A esquizofrenia moral da esquerda foi dissecada no breve, mas mordaz comentário de uma amiga, Talita Ferreira, que é mãe e não concebe como o “respeito à tolerância” pode justificar enterrar crianças vivas:

“Jean Wyllys acredita que devemos respeitar todas as culturas e aceitar práticas como o infanticídio em nome da tolerância. Sr. Deputado, devemos também respeitar culturas onde é crime ser homossexual e tolerar que gays sejam enforcados ou jogados do alto de prédios?”

A sua brilhante pergunta me lembra de algo que dizia Sir Karl Popper, um saudoso liberal para quem temos de proclamar, em nome da tolerância, o direito de não sermos tolerantes com os intolerantes. Jamais.

Devemos tolerar culturas que enforcam gays?

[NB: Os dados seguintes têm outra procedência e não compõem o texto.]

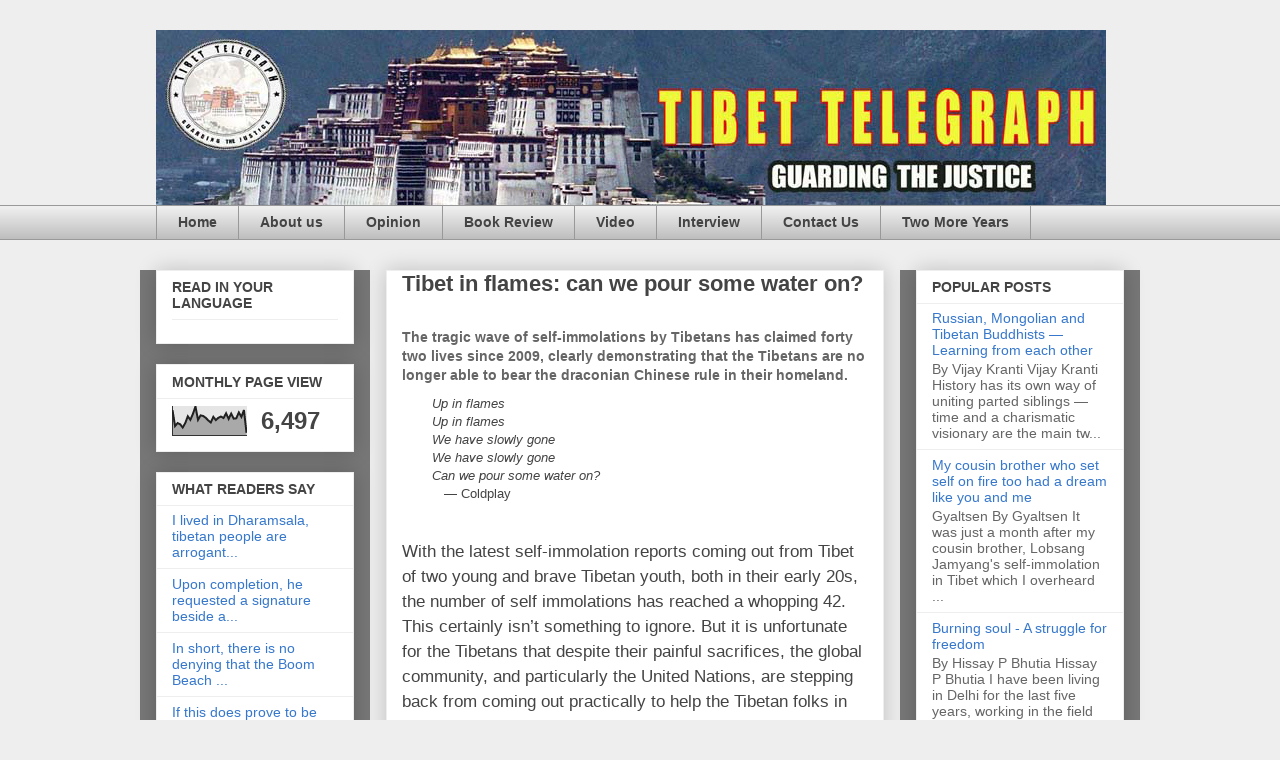

--- FILE ---
content_type: text/html; charset=UTF-8
request_url: http://www.tibettelegraph.com/b/stats?style=BLACK_TRANSPARENT&timeRange=LAST_MONTH&token=APq4FmA-X8pfgljA6urrJMwi3eFKQI8Ra0Y7aDRzMOX2h29n67EelZvmTqBnX4Ta90FHKNUS8NPpERbGbuibn04LgXZV97a1Yw
body_size: 262
content:
{"total":6497,"sparklineOptions":{"backgroundColor":{"fillOpacity":0.1,"fill":"#000000"},"series":[{"areaOpacity":0.3,"color":"#202020"}]},"sparklineData":[[0,86],[1,32],[2,42],[3,38],[4,27],[5,42],[6,65],[7,53],[8,73],[9,98],[10,53],[11,68],[12,66],[13,60],[14,51],[15,44],[16,63],[17,52],[18,60],[19,64],[20,59],[21,75],[22,56],[23,74],[24,57],[25,58],[26,78],[27,63],[28,86],[29,9]],"nextTickMs":400000}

Devemos também “tolerar” as culturas que enforcam gays?

Os novos eugenistas

Os petistas, seus filhos e primos ideológicos estão dizendo que entendem que a vida de uma criança indígena vale menos do que a vida de uma criança brasileira. Em uma escala de direito à vida, as crianças indígenas estão abaixo de zero.

Os neo-eugenistas do PT, PV, PCdoB e PSOL partem de um relativismo moral selvagem – calcado no pior da antropologia – para dizer que não temos o direito de intervir em uma cultura já constituída – com seus ritos, hábitos e tradições – só para salvar algumas tantas crianças cujas vidas são desvalorizadas pelos seus próprios povos.

Alguém poderia ter dito que os Aliados não tinham o direito de intervir na cultura alemã – com seus ritos, hábitos e tradições – para salvar uns tantos judeus.

Eugenia é eugenia em qualquer lugar, na Alemanha nazista ou na tribo indígena

Eugenia é eugenia em qualquer lugar, na Alemanha nazista dos anos 1940 ou nas tribos indígenas do Brasil do século 21

Os defensores da eugenia em comunidades indígenas em nada diferem dos defensores da eugenia na Alemanha nazista. Ambos se baseiam em considerações filosóficas para defender que a vida de um indivíduo de determinado grupo vale menos.

É claro que PT, PV, PSOL e PCdoB farão pressão no Senado contra a Lei Muwaji. É imperativo que as pessoas mentalmente sãs, moralmente ativas, que acreditam que nenhuma tradição é mais importante do que a vida de uma criança fiquem alertas sobre os desdobramentos no Senado.

Os canalhas não tiram férias. Nós também não podemos.